[begin Records to process]

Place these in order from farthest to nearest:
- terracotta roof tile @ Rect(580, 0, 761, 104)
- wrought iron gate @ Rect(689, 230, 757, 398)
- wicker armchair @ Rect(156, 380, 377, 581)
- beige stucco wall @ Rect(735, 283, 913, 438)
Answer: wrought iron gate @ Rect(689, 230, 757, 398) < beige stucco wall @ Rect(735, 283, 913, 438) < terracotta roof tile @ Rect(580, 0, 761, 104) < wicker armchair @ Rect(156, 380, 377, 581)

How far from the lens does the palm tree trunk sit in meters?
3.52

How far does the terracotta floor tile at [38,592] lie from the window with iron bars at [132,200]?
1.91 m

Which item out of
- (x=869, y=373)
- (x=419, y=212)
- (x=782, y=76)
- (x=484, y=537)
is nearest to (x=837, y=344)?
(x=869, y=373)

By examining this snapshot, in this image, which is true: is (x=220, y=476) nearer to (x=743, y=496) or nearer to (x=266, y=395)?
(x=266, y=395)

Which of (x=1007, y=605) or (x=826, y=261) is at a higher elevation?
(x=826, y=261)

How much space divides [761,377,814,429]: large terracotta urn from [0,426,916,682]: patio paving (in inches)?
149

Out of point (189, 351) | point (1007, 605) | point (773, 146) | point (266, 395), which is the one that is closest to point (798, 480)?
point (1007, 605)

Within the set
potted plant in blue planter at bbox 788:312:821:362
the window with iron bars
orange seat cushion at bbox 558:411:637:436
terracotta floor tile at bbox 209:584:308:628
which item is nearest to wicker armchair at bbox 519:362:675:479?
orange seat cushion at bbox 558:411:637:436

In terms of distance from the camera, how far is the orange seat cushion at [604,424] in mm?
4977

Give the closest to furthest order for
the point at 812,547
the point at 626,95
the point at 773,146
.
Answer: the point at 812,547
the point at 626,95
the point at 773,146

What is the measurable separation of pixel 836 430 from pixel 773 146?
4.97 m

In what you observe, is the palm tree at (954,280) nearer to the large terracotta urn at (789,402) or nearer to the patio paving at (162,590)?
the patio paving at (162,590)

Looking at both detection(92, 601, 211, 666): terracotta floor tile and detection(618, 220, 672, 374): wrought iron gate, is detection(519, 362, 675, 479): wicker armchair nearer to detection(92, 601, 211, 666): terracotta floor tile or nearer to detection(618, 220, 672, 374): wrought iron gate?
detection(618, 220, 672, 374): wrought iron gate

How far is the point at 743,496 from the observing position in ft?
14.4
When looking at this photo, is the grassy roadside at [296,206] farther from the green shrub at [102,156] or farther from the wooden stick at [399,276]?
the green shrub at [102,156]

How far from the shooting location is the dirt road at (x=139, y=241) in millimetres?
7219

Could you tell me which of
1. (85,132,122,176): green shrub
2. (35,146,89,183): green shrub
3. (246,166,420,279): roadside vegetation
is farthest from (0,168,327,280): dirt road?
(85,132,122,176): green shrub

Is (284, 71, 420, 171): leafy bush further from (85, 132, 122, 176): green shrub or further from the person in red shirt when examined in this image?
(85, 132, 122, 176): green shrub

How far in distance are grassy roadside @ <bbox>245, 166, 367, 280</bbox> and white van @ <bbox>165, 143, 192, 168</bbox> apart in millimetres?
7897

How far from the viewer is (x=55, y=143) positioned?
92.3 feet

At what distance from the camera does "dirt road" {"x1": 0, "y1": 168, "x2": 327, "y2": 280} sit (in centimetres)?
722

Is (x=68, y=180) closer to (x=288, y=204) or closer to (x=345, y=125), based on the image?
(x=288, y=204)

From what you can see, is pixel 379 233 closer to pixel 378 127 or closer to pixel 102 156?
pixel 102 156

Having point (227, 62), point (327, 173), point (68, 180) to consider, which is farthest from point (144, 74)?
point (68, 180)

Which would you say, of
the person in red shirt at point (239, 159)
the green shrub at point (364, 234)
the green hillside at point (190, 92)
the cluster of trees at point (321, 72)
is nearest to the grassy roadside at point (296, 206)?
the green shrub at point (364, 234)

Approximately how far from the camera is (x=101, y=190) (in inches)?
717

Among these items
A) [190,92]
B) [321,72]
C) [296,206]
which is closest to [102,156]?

[end Records to process]

- **What you have to do**: Reproduce every one of the rows above word for word, with nothing changed or left out.

- **Response**:
Place these in order from farthest to nearest:
- terracotta roof tile @ Rect(580, 0, 761, 104)
- wrought iron gate @ Rect(689, 230, 757, 398)
- wicker armchair @ Rect(156, 380, 377, 581)
- beige stucco wall @ Rect(735, 283, 913, 438)
Answer: wrought iron gate @ Rect(689, 230, 757, 398) < beige stucco wall @ Rect(735, 283, 913, 438) < terracotta roof tile @ Rect(580, 0, 761, 104) < wicker armchair @ Rect(156, 380, 377, 581)

How far from the lens does the palm tree trunk sit in meters?
3.52

How far does the terracotta floor tile at [38,592] lie from the window with iron bars at [132,200]?
1.91 m

Which item out of
- (x=869, y=373)
- (x=419, y=212)
- (x=782, y=76)
- (x=484, y=537)
is nearest to (x=837, y=344)?
(x=869, y=373)

By examining this snapshot, in this image, which is true: is (x=220, y=476) nearer to (x=743, y=496) or nearer to (x=266, y=395)?
(x=266, y=395)

Which of (x=1007, y=605) or (x=826, y=261) is at a higher elevation?
(x=826, y=261)

How much space divides [761,377,814,429]: large terracotta urn from [0,426,916,682]: patio paving (in inches)?
149

Out of point (189, 351) | point (1007, 605) | point (773, 146) | point (266, 395), which is the one that is closest to point (798, 480)?
point (1007, 605)

Within the set
potted plant in blue planter at bbox 788:312:821:362
the window with iron bars
orange seat cushion at bbox 558:411:637:436
terracotta floor tile at bbox 209:584:308:628
which item is nearest to wicker armchair at bbox 519:362:675:479?
orange seat cushion at bbox 558:411:637:436

In terms of distance from the camera, how far is the orange seat cushion at [604,424] in mm?
4977

Give the closest to furthest order for
the point at 812,547
the point at 626,95
the point at 773,146
.
Answer: the point at 812,547
the point at 626,95
the point at 773,146

What is the measurable separation of pixel 836 430 from pixel 773 146?
4.97 m

In what you observe, is the palm tree at (954,280) nearer to the large terracotta urn at (789,402) or nearer to the patio paving at (162,590)?
the patio paving at (162,590)

Looking at both detection(92, 601, 211, 666): terracotta floor tile and detection(618, 220, 672, 374): wrought iron gate, is detection(519, 362, 675, 479): wicker armchair nearer to detection(92, 601, 211, 666): terracotta floor tile or nearer to detection(618, 220, 672, 374): wrought iron gate?
detection(618, 220, 672, 374): wrought iron gate

How far is the point at 743,496 from the observing position in ft?
14.4
When looking at this photo, is the grassy roadside at [296,206] farther from the green shrub at [102,156] or farther from the wooden stick at [399,276]?
the green shrub at [102,156]

How far from the shooting location is the dirt road at (x=139, y=241) in millimetres?
7219

Could you tell me which of
1. (85,132,122,176): green shrub
2. (35,146,89,183): green shrub
3. (246,166,420,279): roadside vegetation
is farthest from (0,168,327,280): dirt road?
(85,132,122,176): green shrub

Is (284, 71, 420, 171): leafy bush further from (85, 132, 122, 176): green shrub or further from the person in red shirt when examined in this image?
(85, 132, 122, 176): green shrub

How far in distance are grassy roadside @ <bbox>245, 166, 367, 280</bbox> and white van @ <bbox>165, 143, 192, 168</bbox> apart in millimetres?
7897

How far from the viewer is (x=55, y=143) positioned?
92.3 feet

At what distance from the camera does "dirt road" {"x1": 0, "y1": 168, "x2": 327, "y2": 280} sit (in centimetres)?
722

Is (x=68, y=180) closer to (x=288, y=204) or closer to (x=345, y=125), based on the image?
(x=288, y=204)

From what you can see, is pixel 379 233 closer to pixel 378 127 or closer to pixel 102 156?
pixel 102 156

Having point (227, 62), point (327, 173), point (68, 180) to consider, which is farthest from point (144, 74)?
point (68, 180)

Which would you say, of
the person in red shirt at point (239, 159)
the green shrub at point (364, 234)
the green hillside at point (190, 92)
the cluster of trees at point (321, 72)
is nearest to the grassy roadside at point (296, 206)?
the green shrub at point (364, 234)

Approximately how far from the camera is (x=101, y=190) (in inches)?
717

Among these items
A) [190,92]
B) [321,72]
C) [296,206]
which is closest to [102,156]?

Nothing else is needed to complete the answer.